[[ EXTRACTED ENTRIES open ]]
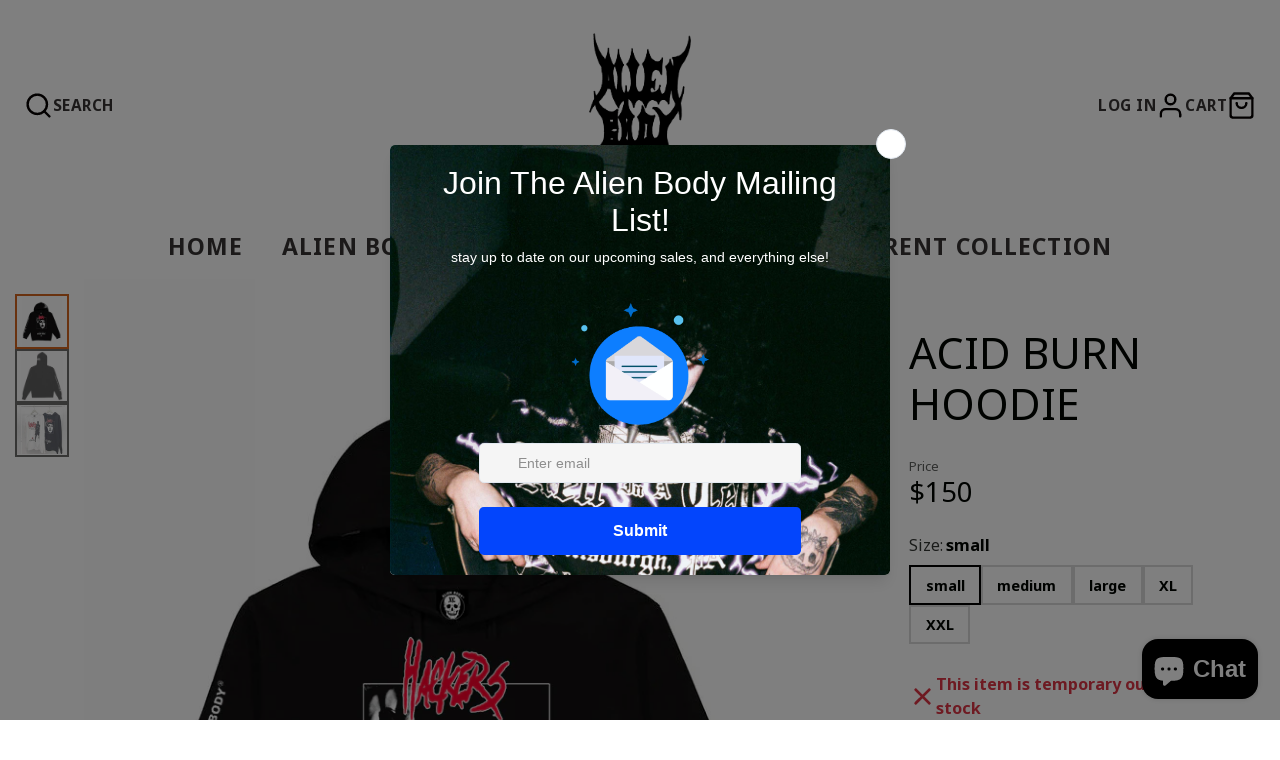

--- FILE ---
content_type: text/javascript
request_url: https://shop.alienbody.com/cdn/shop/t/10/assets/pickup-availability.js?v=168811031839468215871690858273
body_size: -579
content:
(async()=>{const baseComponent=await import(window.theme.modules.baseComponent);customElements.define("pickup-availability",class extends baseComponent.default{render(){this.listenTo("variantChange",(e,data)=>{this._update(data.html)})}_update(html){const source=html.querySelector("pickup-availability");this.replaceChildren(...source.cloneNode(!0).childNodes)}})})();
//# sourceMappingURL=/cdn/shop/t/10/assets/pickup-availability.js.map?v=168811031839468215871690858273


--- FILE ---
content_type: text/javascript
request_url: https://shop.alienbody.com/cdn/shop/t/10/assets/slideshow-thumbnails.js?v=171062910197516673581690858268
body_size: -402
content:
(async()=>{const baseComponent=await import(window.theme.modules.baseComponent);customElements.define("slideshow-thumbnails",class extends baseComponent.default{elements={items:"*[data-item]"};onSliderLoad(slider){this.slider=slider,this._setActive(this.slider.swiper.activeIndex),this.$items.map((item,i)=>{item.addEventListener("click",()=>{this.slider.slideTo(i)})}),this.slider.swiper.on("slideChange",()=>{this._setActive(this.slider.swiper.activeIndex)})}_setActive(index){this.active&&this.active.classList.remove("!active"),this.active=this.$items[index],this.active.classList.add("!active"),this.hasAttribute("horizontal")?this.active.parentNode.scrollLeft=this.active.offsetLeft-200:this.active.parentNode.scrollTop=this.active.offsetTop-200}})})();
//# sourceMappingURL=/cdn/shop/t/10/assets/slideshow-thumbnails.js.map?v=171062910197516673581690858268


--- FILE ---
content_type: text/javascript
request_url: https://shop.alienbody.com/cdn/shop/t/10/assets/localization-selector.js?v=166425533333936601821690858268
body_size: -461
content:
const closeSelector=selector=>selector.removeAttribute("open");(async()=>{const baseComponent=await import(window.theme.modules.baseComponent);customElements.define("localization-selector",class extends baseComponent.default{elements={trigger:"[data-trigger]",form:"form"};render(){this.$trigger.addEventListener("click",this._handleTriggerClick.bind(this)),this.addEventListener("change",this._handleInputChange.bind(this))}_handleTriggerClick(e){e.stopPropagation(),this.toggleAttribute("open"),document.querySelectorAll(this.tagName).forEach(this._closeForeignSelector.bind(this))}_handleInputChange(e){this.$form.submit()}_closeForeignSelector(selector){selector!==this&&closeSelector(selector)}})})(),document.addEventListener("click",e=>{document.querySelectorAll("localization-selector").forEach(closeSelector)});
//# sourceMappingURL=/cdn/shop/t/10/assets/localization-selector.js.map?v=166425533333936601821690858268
[[ EXTRACTED ENTRIES closed ]]
[[ EXTRACTED ENTRIES open ]]
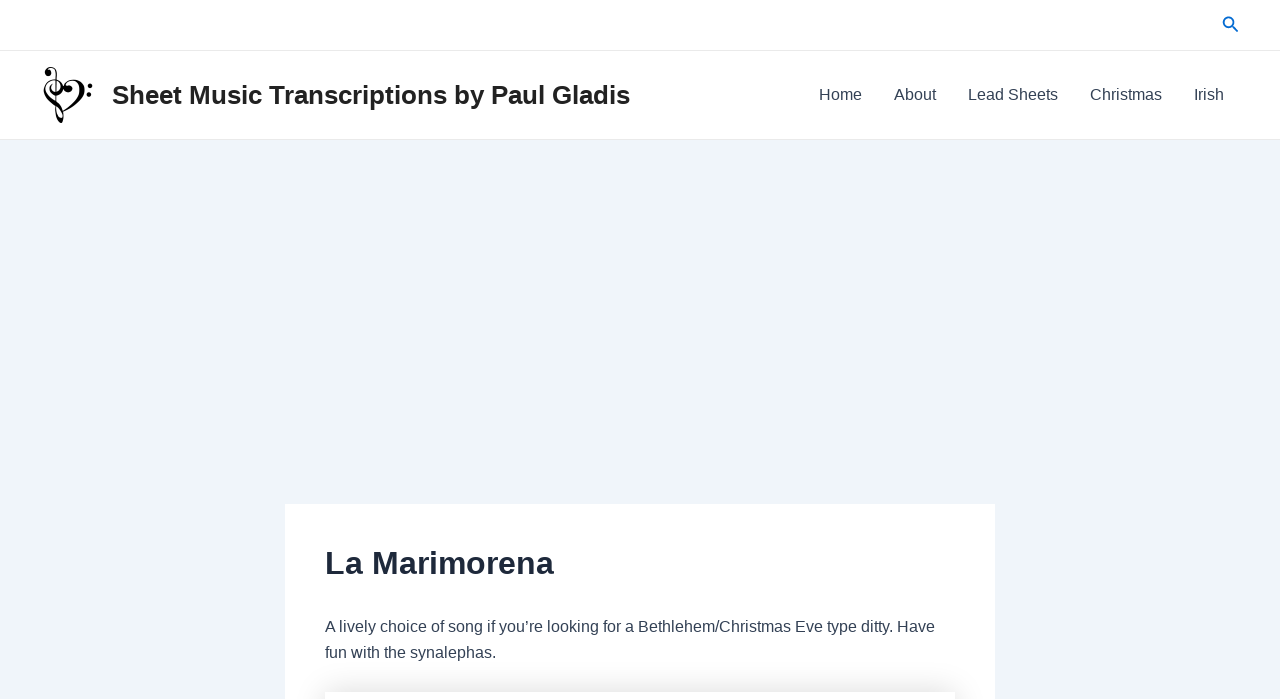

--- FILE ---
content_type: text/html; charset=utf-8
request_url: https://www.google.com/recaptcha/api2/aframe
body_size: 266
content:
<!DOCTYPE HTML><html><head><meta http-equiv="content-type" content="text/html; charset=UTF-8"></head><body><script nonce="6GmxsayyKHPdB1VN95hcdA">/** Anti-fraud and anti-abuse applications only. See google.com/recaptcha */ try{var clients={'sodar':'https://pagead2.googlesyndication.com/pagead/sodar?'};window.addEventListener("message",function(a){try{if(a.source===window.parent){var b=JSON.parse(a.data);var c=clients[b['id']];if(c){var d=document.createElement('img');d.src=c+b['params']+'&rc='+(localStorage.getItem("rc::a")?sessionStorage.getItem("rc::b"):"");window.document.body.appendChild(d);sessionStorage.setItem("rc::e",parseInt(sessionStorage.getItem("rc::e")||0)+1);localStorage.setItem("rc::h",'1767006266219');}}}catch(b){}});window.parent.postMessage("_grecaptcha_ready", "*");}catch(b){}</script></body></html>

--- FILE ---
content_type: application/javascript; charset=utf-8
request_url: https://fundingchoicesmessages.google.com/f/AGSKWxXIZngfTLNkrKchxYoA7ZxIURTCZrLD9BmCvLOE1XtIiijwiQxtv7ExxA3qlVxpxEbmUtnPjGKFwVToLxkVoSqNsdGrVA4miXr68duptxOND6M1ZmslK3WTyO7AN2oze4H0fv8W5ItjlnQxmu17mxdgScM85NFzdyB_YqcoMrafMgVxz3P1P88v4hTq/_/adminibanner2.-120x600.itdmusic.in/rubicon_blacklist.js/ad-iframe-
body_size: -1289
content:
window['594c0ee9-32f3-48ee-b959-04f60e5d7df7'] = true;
[[ EXTRACTED ENTRIES closed ]]
• [PROBLEM DESCRIPTION]
Report all lines of the data that include the word "sourceMappingURL".

• [WRITTEN RESPONSE]
//# sourceMappingURL=/cdn/shop/t/10/assets/pickup-availability.js.map?v=168811031839468215871690858273
//# sourceMappingURL=/cdn/shop/t/10/assets/slideshow-thumbnails.js.map?v=171062910197516673581690858268
//# sourceMappingURL=/cdn/shop/t/10/assets/localization-selector.js.map?v=166425533333936601821690858268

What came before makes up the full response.